Dataset entries:

────

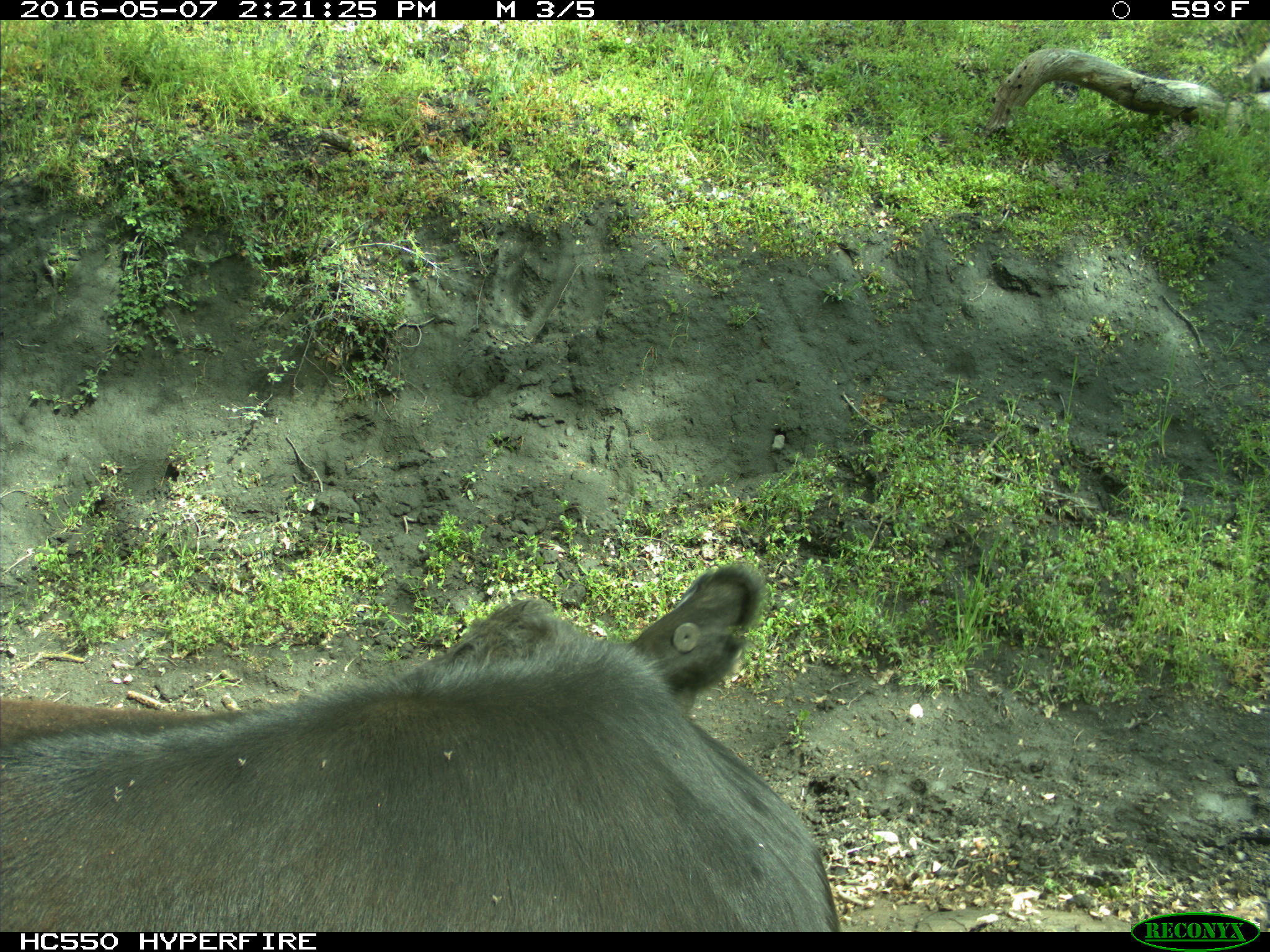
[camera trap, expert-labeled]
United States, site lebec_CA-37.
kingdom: Animalia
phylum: Chordata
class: Mammalia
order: Artiodactyla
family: Bovidae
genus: Bos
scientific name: Bos taurus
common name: domestic cow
Bos taurus (domestic cow).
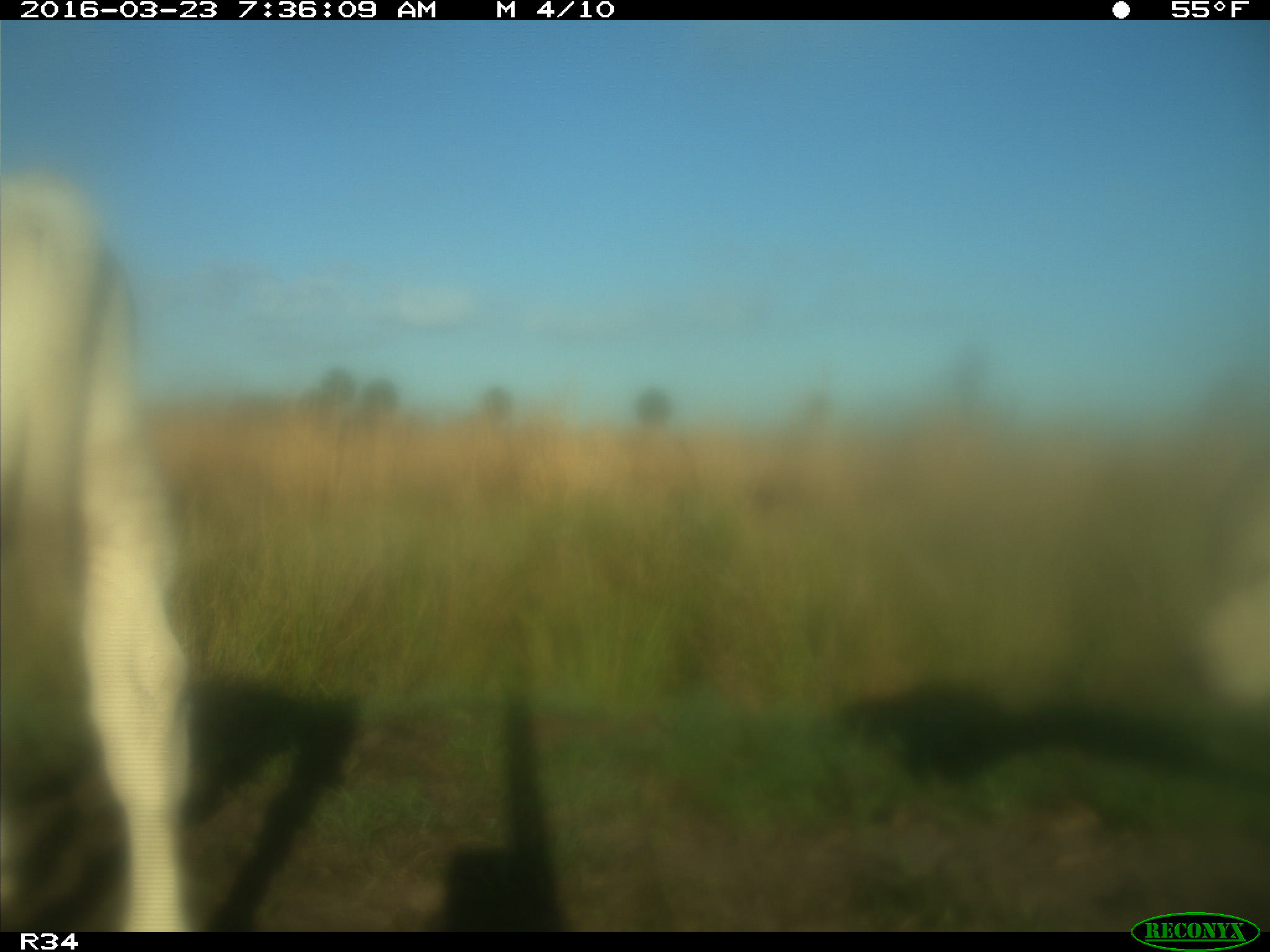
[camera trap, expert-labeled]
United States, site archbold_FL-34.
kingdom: Animalia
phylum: Chordata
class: Mammalia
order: Artiodactyla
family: Bovidae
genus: Bos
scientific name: Bos taurus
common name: domestic cow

────

EXERCISE AIM: Reproduce the data exactly as it appears above. Pictures are to be left out.

EXERCISE RESULT:
[camera trap, expert-labeled]
United States, site lebec_CA-37.
kingdom: Animalia
phylum: Chordata
class: Mammalia
order: Artiodactyla
family: Bovidae
genus: Bos
scientific name: Bos taurus
common name: domestic cow
Bos taurus (domestic cow).
[camera trap, expert-labeled]
United States, site archbold_FL-34.
kingdom: Animalia
phylum: Chordata
class: Mammalia
order: Artiodactyla
family: Bovidae
genus: Bos
scientific name: Bos taurus
common name: domestic cow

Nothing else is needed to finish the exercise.